◆ **Work to complete**: In the records below, pick out all lines containing the word "frames".

◆ **Records for processing**:

- - - - -

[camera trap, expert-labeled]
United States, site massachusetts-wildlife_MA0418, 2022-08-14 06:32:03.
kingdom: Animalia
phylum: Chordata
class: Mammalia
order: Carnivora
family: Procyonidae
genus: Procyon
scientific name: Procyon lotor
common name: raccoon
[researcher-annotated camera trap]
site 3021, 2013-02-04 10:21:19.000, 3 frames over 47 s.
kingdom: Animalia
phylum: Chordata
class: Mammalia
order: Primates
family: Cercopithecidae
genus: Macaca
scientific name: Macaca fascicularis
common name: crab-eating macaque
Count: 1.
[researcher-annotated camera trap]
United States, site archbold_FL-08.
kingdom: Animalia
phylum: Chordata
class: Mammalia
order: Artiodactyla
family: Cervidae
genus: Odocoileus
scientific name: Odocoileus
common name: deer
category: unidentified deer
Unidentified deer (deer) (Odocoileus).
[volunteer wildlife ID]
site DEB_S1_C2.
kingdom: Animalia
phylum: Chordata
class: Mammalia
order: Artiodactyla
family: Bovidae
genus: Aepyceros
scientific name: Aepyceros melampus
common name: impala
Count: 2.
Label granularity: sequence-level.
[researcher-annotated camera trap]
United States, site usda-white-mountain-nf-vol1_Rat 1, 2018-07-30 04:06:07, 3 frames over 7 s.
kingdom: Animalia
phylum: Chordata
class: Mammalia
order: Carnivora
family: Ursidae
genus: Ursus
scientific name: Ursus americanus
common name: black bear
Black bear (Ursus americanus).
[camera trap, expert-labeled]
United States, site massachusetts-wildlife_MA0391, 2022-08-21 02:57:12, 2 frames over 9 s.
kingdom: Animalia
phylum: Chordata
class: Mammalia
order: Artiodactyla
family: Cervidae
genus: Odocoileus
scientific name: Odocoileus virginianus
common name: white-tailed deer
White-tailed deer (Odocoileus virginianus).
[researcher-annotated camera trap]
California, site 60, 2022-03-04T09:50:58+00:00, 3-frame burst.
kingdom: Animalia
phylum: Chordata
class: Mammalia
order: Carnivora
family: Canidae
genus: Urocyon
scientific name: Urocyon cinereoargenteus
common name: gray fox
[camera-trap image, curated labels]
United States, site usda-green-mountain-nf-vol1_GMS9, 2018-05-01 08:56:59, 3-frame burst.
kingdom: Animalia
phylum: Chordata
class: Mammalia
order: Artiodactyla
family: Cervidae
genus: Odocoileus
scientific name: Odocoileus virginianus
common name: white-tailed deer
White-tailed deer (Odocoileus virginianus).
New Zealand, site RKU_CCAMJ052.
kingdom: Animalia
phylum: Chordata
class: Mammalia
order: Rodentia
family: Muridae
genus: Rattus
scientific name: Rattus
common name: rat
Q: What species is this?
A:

- - - - -

◆ **Answer**:
site 3021, 2013-02-04 10:21:19.000, 3 frames over 47 s.
United States, site usda-white-mountain-nf-vol1_Rat 1, 2018-07-30 04:06:07, 3 frames over 7 s.
United States, site massachusetts-wildlife_MA0391, 2022-08-21 02:57:12, 2 frames over 9 s.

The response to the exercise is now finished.